**AIM OF THE TASK**
Give everything from the line containing "In this particular" down to the last of the lines as a Markdown table with the columns Row and Line, numbering each row and leaving out blank lines.

**EXTRACTED ENTRIES**
(begin)

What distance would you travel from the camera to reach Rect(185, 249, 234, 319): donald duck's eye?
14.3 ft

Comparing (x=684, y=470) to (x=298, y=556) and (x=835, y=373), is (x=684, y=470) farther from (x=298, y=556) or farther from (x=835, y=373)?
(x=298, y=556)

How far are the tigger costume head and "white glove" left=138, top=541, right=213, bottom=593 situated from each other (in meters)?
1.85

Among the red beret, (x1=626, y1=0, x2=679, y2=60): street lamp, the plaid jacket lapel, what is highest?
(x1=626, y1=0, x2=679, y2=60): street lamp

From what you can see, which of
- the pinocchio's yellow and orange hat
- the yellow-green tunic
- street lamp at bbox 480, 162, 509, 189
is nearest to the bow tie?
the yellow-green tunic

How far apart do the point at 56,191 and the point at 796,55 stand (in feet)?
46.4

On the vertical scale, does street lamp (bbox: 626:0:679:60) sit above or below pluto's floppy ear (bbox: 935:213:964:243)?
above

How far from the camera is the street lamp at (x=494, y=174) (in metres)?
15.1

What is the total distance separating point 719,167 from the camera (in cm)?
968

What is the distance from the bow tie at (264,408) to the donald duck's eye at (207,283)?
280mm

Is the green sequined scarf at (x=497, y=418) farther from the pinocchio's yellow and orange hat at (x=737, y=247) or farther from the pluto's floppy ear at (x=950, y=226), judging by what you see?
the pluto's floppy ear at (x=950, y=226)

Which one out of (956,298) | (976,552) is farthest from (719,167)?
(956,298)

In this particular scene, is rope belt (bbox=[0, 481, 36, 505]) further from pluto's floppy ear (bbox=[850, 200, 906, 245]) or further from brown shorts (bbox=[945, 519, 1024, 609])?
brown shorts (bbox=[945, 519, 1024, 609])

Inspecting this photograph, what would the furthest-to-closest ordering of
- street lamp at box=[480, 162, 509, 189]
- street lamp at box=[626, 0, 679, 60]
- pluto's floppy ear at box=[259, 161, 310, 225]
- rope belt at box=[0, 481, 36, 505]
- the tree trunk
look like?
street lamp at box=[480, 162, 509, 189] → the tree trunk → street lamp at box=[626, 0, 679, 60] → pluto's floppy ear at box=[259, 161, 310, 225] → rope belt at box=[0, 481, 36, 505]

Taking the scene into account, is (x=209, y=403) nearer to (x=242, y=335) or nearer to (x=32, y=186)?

(end)

**RESULT OF THE EXERCISE**
| Row | Line |
|---|---|
| 1 | In this particular scene, is rope belt (bbox=[0, 481, 36, 505]) further from pluto's floppy ear (bbox=[850, 200, 906, 245]) or further from brown shorts (bbox=[945, 519, 1024, 609])? |
| 2 | brown shorts (bbox=[945, 519, 1024, 609]) |
| 3 | Inspecting this photograph, what would the furthest-to-closest ordering of |
| 4 | - street lamp at box=[480, 162, 509, 189] |
| 5 | - street lamp at box=[626, 0, 679, 60] |
| 6 | - pluto's floppy ear at box=[259, 161, 310, 225] |
| 7 | - rope belt at box=[0, 481, 36, 505] |
| 8 | - the tree trunk |
| 9 | look like? |
| 10 | street lamp at box=[480, 162, 509, 189] → the tree trunk → street lamp at box=[626, 0, 679, 60] → pluto's floppy ear at box=[259, 161, 310, 225] → rope belt at box=[0, 481, 36, 505] |
| 11 | Taking the scene into account, is (x=209, y=403) nearer to (x=242, y=335) or nearer to (x=32, y=186)? |